Problem 1 –
Set down word for word the stretch of the review of Soper's piece that begins at the words "Brett Umlauf, who" and stops after "filmed a selfie.".
Problem 2 –
Supply the next part of the review of Soper's piece, picking up right after its last sentence.

-- Document text follows --

Brett Umlauf, who performed alongside Soper in “Sirens,” has a bright, Kristen Chenoweth-like soprano that lends itself well to Fleur’s desperate respectability and sinister sunniness. On livestreamed updates for the kingdom, she smiles through saying that she has “a good feeling” about Day 17 … and 43 … and 82. But the moment she stops recording, her face slackens into a hilarious but lonely frown familiar to anyone who has ever filmed a selfie.
Together, they spin out the melodies of Soper’s score, which takes on a repetitive structure similar to the plot. (Mila Henry is the music director.) Each update from the virgins comes from the same sound world, just as each comment from the king unfurls over an electronic drone. Briar introduces deceptively straightforward folk songs, whose lyrics are pulled and adapted (sometimes even translated by Soper) from historical texts by Hildegard von Bingen, Thibaut de Champagne, Christina Rossetti and more. Entr’acte numbers step out of the action entirely for a solo ballad with a cappella backing.
In the end, the work adds up to something that few would qualify as absolutely an opera or a musical, or even a play with music — but, in classic Soper fashion, none of them and all of them at once.

-- Document text concluded --
-- Recorded information follows --

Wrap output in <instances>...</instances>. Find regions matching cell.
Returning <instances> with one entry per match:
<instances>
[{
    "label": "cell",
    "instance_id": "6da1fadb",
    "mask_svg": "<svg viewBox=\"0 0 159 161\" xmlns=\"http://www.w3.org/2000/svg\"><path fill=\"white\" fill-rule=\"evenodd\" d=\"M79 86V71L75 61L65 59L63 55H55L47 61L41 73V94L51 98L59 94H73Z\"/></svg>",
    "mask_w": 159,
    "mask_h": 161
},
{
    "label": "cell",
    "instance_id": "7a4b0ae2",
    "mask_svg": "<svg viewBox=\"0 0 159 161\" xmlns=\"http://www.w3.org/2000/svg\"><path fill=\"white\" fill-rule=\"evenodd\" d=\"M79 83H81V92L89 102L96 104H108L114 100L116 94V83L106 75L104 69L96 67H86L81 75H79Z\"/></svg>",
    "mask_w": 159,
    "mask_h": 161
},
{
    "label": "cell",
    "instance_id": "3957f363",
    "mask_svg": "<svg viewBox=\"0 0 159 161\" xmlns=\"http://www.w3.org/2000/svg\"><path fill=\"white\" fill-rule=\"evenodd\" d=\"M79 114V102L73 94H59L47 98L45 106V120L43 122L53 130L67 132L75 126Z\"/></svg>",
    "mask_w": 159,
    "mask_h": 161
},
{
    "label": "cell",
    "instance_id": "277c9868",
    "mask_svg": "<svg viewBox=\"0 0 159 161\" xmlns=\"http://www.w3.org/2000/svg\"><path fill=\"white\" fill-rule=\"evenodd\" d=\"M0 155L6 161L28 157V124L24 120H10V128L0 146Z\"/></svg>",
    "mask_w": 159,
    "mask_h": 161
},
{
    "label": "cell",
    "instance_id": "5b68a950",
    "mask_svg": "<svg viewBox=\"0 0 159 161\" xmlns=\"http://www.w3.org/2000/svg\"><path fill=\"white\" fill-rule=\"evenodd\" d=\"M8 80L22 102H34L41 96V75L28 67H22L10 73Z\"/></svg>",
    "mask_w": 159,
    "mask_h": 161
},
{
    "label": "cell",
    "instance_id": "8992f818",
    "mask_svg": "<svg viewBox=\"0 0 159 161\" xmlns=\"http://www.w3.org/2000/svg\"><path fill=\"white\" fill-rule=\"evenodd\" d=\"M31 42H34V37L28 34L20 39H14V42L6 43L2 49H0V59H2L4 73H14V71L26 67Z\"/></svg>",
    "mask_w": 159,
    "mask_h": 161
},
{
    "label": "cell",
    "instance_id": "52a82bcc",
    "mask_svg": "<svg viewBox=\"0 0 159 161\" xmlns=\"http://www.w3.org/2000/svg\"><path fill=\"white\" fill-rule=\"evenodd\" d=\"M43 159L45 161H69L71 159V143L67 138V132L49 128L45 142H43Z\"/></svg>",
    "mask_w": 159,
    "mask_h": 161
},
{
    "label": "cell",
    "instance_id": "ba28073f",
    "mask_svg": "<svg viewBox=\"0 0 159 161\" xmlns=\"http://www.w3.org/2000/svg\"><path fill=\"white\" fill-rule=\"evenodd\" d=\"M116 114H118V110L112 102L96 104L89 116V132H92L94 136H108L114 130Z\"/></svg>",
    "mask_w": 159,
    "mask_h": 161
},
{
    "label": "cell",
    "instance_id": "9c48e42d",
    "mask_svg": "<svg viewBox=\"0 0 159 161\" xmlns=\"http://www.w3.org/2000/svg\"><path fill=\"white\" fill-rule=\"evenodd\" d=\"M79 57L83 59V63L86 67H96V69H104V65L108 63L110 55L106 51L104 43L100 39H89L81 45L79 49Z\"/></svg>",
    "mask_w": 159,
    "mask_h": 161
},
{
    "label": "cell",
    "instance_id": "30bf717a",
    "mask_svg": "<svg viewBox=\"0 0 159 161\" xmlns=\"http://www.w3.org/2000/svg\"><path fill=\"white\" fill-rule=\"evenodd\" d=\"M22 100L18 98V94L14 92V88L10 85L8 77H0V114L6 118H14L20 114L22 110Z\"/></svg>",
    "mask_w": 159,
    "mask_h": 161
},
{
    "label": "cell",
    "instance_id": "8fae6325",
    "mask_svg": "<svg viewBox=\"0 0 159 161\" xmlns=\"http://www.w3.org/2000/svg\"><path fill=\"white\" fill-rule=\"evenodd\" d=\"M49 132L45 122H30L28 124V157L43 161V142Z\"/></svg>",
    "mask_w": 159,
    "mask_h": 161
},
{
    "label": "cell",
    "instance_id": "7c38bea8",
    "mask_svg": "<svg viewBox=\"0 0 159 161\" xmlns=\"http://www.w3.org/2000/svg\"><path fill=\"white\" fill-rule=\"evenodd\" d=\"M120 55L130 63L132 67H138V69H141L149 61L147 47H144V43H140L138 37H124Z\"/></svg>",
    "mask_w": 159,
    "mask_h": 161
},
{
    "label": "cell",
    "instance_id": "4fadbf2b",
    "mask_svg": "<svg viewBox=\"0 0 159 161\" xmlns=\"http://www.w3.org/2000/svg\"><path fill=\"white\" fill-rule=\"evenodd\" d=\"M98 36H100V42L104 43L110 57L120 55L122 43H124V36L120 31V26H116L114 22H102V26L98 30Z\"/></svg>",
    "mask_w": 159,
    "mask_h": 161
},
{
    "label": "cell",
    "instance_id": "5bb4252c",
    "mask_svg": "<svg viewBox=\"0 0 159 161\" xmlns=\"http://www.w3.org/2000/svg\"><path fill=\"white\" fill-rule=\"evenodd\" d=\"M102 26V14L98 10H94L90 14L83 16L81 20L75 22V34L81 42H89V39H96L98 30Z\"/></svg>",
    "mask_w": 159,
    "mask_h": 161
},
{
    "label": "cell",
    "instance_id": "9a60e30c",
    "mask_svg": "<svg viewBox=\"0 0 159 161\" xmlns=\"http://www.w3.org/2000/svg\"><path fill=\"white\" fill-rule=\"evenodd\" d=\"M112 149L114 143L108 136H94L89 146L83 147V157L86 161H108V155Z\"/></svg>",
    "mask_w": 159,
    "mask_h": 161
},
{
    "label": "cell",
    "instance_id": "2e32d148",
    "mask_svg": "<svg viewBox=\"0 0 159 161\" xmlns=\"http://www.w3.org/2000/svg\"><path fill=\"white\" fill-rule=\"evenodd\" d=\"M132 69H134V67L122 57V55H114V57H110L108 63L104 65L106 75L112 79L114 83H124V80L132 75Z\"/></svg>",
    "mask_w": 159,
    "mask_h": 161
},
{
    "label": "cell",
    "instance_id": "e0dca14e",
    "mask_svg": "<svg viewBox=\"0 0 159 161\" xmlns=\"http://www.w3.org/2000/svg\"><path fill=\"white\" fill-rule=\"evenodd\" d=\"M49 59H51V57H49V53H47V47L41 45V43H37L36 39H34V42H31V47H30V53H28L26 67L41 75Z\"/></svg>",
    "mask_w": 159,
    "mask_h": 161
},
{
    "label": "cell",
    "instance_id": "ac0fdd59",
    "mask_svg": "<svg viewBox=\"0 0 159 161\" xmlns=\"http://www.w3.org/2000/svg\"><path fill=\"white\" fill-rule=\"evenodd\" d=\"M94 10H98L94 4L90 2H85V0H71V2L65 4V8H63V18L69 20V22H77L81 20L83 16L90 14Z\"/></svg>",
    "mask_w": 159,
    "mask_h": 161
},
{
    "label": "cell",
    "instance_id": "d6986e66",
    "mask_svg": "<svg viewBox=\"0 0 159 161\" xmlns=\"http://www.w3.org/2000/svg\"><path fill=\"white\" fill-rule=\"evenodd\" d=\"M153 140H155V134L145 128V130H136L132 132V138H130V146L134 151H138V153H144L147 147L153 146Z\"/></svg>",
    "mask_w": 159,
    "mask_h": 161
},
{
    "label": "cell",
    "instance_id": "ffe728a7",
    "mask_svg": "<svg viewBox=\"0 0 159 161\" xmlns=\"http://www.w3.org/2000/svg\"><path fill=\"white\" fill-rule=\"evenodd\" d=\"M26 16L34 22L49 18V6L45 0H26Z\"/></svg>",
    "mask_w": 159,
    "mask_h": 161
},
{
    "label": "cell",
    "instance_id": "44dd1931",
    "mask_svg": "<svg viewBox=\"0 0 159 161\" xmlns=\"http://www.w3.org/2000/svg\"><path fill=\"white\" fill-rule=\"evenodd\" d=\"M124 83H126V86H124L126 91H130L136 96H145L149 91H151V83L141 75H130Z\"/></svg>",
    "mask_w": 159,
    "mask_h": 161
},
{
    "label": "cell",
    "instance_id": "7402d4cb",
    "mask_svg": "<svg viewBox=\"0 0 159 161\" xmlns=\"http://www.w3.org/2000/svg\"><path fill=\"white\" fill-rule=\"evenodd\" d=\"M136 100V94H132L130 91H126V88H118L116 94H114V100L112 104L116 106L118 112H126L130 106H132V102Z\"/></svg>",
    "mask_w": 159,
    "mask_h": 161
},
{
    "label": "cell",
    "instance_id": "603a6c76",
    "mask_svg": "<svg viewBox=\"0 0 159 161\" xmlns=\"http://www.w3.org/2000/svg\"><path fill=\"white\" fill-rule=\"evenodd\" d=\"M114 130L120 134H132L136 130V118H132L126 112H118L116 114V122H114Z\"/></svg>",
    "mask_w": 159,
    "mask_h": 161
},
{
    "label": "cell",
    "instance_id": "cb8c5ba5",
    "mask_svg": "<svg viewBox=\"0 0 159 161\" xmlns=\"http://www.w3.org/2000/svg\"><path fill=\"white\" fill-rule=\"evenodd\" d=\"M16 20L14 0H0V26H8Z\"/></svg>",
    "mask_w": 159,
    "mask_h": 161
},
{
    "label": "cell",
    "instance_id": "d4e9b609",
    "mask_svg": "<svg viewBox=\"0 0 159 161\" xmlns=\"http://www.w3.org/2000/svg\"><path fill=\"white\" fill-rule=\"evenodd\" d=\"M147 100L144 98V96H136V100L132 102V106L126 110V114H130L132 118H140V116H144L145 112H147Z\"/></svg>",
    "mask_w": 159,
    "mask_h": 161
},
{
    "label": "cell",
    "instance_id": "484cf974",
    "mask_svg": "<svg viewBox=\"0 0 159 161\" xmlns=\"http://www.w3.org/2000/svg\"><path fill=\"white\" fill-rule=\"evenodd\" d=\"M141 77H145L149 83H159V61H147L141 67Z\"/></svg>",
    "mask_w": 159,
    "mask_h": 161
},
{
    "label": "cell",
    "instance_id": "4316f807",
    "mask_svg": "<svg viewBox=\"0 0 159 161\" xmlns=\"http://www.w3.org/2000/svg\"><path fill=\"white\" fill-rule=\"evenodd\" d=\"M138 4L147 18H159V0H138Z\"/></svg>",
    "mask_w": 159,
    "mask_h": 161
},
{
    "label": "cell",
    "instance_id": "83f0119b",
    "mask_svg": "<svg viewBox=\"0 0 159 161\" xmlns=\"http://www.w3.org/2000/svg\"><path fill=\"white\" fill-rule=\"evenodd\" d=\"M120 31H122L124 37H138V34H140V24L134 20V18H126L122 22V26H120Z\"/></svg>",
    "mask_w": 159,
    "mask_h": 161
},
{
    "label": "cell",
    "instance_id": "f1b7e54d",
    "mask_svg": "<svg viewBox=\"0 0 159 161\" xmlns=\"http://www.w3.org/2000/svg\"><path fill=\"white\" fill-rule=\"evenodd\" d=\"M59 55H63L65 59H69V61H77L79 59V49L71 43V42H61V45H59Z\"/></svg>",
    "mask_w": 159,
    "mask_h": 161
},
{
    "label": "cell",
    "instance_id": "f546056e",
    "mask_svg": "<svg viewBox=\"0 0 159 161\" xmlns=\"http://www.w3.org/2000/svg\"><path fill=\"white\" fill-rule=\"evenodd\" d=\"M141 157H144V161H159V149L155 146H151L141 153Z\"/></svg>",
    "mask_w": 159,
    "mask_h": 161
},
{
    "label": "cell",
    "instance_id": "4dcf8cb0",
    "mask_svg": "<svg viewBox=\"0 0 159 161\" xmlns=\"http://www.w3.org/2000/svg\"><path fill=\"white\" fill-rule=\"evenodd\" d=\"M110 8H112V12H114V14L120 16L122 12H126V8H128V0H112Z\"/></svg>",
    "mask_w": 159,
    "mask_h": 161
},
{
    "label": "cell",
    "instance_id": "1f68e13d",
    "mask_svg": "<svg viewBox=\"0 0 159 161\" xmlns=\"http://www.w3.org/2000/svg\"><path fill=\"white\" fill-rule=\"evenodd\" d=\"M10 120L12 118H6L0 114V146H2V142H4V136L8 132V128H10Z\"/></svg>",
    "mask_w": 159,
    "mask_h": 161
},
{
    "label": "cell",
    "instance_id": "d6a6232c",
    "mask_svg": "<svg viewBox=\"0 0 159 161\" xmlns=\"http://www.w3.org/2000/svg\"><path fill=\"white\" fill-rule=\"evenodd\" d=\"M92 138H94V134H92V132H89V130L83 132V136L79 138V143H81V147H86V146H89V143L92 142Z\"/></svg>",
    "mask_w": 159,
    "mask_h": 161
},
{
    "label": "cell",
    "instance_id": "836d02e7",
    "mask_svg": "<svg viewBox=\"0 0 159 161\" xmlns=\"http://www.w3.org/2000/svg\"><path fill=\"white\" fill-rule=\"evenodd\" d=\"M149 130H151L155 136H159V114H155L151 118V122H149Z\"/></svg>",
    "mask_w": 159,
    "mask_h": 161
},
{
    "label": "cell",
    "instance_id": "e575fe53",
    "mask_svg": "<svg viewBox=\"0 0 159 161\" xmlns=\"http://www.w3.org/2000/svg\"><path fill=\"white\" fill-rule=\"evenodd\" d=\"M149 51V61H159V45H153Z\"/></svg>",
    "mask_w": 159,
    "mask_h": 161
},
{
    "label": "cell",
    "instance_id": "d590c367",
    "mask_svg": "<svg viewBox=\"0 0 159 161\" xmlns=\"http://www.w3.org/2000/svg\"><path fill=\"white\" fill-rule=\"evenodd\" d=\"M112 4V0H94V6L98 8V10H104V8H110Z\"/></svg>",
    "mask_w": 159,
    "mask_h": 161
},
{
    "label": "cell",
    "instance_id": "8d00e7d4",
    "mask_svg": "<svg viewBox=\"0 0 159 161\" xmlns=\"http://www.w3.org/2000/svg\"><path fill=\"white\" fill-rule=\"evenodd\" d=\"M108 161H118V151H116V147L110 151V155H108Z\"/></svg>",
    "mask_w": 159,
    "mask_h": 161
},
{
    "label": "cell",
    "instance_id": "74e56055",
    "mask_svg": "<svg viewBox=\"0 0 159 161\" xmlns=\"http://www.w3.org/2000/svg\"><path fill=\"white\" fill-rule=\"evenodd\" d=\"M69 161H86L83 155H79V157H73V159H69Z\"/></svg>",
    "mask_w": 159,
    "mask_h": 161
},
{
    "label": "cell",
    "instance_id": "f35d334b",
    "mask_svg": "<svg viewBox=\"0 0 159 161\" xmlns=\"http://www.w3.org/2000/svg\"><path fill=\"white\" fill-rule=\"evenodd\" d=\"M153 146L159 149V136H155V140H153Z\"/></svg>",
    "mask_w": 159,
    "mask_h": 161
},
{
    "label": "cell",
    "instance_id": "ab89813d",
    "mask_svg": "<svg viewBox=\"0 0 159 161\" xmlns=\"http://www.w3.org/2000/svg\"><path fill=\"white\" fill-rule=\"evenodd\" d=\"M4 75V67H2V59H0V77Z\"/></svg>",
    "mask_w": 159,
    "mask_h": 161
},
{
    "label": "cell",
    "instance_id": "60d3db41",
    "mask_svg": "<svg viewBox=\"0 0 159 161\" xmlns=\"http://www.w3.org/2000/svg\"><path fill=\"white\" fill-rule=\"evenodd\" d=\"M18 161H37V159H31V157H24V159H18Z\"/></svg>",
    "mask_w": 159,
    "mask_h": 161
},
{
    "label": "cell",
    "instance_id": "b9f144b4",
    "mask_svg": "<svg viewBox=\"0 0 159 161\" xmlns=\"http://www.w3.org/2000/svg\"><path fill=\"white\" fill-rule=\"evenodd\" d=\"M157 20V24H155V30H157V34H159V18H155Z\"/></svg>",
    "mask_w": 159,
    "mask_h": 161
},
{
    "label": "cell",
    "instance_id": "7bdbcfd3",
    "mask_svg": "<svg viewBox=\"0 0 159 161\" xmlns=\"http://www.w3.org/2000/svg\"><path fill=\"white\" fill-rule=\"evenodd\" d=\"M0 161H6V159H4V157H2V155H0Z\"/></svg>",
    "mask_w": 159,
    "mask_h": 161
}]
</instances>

-- Recorded information concluded --

Response 1 –
Brett Umlauf, who performed alongside Soper in “Sirens,” has a bright, Kristen Chenoweth-like soprano that lends itself well to Fleur’s desperate respectability and sinister sunniness. On livestreamed updates for the kingdom, she smiles through saying that she has “a good feeling” about Day 17 … and 43 … and 82. But the moment she stops recording, her face slackens into a hilarious but lonely frown familiar to anyone who has ever filmed a selfie.

Response 2 –
Her finest touch in this score may be the occasional overlaying of three blocks of text for the sopranos, in which a small phrase is sung while the rest is babbled. It’s another trademark move, the kind of Soperian gesture that surfaces elsewhere in the singer-songwriter-meets-troubadour aesthetic; the carefree noodling on the instruments; the wit of a virtuosic violin solo gesture being met with the silly strum of the ukulele. Not to mention when, on a bad trip induced by sugar cubes, the virgins devolve into primitive communication, Meredith Monk-like tongue trilling that swirls in its phrasing, free of any traditional pitch or notation.
That scene, though, drags on. As is often the case with Soper’s stage works, you feel, near the end, as if the score has overstated itself, that it could have benefited from a quick snip of the garden shears.
What I do wish were longer is the run of “The Hunt” itself. Thursday’s premiere was one of just two performances. Not for the first time, Soper has written a show that could feasibly appeal to an Off Broadway crowd somewhere like Ars Nova. There, it could reach more people over more dates. And the more people who know about her, the better.
Repeats on Saturday at the Miller Theater at Columbia University, Manhattan; millertheatre.com.